Are you with me? As such, it makes an ideal book to read first for those who want to delve into Eliade’s writings. To overawe was, after all, the Normans' intention. We have to think of sacred poles as comparable to the military banners and standards that soldiers used to die for, as we are told.

Let's consider this example as illustrative of Eliade's problem. (p173) The anticipation and experience surrounding death also brings about unique beliefs that relate back to the cosmogonic myth of creation.

The idea of a “Terra Mater” or mother earth (p138) symbolizes the idea of the earth reproducing its vegetation-based life in comparison to the experience of mother giving birth of her children.

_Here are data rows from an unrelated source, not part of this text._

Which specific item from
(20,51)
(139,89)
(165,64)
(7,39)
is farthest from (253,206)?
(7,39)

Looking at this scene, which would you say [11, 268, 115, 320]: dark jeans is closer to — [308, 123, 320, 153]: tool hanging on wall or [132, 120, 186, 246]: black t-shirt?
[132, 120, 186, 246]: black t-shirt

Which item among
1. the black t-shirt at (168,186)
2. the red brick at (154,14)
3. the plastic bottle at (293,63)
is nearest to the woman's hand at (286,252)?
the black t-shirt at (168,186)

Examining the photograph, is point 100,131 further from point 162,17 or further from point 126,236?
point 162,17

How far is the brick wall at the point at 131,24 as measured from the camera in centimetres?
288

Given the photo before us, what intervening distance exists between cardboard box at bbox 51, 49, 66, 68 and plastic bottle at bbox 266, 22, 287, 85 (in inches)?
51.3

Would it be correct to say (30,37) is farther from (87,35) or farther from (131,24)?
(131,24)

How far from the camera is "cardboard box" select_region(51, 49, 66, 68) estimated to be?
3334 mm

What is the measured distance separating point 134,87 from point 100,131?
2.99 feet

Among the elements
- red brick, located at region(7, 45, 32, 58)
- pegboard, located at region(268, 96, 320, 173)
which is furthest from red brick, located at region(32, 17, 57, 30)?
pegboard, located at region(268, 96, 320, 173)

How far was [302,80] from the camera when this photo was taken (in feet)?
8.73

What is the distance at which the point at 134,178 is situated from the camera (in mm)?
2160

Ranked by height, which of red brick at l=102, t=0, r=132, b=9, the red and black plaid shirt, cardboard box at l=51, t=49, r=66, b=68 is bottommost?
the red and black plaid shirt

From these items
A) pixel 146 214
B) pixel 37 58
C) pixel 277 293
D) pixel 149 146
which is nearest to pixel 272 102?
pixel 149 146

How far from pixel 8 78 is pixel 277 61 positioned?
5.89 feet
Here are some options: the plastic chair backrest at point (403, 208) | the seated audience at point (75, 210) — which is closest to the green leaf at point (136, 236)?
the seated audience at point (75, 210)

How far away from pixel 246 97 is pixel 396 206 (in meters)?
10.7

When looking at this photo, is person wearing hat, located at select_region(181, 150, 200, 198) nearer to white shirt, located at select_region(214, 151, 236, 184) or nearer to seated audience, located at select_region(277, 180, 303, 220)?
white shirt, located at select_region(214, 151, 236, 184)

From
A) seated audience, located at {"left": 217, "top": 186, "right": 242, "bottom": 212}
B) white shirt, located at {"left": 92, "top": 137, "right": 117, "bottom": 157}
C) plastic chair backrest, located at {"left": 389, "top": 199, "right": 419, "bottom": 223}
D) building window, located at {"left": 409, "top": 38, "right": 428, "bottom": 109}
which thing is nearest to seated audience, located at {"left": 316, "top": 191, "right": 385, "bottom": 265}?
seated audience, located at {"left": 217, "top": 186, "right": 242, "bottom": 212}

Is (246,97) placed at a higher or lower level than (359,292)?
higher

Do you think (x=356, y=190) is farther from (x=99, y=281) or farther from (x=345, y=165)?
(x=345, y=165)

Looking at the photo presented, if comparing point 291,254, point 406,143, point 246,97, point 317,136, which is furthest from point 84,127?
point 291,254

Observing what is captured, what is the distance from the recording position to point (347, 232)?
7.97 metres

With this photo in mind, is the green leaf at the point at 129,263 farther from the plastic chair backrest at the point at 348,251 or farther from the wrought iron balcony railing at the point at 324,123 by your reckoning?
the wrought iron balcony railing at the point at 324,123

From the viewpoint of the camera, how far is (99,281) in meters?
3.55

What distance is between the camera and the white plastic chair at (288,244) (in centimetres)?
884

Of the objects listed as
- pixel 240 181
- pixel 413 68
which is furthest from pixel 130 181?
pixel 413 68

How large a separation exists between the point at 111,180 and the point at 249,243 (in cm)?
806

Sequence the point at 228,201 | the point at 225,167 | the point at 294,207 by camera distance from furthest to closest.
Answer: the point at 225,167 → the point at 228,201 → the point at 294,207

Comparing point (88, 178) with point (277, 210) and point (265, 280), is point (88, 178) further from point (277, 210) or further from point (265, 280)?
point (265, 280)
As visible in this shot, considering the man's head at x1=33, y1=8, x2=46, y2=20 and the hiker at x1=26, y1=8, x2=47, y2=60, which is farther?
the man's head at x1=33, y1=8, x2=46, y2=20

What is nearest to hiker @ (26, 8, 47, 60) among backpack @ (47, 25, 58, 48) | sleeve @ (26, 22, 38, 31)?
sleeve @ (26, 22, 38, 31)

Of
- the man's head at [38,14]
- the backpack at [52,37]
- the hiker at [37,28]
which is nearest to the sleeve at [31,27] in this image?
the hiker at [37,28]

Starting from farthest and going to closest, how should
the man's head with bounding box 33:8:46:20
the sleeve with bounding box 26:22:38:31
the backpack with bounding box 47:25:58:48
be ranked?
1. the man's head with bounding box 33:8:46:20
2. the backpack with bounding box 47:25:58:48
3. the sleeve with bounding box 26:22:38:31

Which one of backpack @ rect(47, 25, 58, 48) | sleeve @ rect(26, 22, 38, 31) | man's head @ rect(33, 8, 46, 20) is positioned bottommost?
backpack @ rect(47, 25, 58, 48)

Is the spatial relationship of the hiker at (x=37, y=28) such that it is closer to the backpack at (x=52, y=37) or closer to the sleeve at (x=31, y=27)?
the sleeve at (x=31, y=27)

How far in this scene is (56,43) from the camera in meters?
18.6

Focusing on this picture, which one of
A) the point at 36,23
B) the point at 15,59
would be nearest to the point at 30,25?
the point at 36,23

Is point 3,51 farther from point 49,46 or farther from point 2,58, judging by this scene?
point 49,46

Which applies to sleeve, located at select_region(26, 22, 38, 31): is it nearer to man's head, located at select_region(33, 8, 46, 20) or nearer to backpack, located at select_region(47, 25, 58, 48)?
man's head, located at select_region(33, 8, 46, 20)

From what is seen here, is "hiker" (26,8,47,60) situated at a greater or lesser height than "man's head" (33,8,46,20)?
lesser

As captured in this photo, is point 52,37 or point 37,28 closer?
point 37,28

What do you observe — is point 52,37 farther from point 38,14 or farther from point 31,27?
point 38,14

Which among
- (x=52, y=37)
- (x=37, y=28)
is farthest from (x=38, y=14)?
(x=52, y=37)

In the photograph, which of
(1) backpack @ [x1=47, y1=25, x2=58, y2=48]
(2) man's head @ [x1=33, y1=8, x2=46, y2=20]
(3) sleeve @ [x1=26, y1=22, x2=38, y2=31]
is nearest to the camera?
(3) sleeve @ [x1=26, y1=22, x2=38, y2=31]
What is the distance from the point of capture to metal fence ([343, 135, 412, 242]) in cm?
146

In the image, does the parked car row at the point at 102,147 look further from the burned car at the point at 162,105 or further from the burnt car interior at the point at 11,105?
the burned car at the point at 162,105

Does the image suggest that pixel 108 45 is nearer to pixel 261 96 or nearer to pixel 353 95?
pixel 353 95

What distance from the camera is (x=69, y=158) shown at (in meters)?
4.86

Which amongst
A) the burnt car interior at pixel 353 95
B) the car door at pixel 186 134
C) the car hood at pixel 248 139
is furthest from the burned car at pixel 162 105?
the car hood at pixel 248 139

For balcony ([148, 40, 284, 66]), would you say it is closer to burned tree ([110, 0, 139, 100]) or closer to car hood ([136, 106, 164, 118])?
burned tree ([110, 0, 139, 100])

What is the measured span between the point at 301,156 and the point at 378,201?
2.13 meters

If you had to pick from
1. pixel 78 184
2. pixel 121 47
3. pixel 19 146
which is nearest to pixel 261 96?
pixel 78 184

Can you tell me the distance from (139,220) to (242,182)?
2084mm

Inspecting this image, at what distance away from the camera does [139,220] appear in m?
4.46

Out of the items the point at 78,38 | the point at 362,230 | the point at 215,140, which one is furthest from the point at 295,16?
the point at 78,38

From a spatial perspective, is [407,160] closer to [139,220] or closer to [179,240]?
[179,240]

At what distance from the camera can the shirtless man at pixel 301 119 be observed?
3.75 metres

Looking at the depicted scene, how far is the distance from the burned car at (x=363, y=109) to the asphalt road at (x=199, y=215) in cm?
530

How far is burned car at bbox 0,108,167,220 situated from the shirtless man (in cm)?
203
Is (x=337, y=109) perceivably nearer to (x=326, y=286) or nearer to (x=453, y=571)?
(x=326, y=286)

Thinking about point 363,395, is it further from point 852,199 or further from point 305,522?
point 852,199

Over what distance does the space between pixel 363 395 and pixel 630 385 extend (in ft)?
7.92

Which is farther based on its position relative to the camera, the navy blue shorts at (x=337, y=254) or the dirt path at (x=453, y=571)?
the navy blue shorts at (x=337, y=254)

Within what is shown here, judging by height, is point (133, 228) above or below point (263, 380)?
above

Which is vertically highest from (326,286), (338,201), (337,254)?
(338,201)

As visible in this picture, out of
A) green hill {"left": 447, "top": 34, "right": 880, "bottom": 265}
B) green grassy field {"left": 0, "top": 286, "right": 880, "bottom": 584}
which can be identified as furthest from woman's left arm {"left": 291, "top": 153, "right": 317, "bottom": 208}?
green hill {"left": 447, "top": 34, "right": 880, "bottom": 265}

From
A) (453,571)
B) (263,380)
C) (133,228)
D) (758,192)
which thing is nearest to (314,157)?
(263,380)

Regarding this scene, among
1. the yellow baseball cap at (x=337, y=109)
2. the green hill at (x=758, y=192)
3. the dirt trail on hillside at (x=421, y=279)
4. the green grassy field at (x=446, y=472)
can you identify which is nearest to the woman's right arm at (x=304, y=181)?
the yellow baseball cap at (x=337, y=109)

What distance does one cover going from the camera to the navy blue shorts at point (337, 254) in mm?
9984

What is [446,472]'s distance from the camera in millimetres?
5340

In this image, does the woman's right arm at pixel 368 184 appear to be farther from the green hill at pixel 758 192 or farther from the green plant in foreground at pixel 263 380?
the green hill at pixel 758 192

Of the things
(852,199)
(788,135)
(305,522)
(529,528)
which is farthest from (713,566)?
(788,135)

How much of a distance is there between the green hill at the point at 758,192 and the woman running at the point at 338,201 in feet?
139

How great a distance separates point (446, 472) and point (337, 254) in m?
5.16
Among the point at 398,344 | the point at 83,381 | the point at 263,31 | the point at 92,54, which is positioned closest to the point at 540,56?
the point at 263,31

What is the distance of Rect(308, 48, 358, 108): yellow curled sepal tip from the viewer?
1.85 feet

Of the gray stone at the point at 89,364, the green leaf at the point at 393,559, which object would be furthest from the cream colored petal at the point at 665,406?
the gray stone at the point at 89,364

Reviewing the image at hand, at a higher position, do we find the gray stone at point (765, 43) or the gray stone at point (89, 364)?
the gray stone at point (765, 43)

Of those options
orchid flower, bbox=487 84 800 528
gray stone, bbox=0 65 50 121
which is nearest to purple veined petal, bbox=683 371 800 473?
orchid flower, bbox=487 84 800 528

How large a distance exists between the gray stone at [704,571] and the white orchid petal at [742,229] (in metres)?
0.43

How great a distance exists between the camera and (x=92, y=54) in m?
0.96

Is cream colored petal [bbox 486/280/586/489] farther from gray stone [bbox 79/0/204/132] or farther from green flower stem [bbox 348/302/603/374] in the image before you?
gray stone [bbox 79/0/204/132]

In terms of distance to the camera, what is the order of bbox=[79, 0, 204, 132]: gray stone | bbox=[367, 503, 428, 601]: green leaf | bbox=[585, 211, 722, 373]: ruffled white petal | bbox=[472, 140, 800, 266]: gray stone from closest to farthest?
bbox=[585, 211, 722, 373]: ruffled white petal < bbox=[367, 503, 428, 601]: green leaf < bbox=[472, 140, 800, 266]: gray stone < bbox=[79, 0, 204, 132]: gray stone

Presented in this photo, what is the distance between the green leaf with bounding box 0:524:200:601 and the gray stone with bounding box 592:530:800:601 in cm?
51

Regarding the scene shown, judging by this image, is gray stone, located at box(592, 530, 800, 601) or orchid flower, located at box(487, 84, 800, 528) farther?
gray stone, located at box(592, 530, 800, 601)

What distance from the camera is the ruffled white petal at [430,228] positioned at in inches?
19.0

To do so would have required a work in several volumes. The extraordinary interest aroused all over the world by Rudolf Otto’s Das Heilige, published in 1917, still persists. For there is always the risk of falling back into the errors of the nineteenth century and, particularly, of believing with Tylor or Frazer that the reaction of the human mind to natural phenomena is uniform. It does not help to say that that there was more to the sacred in pre-modern times than churches, temples, stone circles etc and the rituals that went on inside them. Let a Professional Writer Help You, © New York Essays 2020. In fact, I strongly suspect that there is an important sense in which Mannion got it back to front, that there was in reality a shift from familiarity before Vatican II to otherness after. On the other hand, what is chaos if cosmos is our world?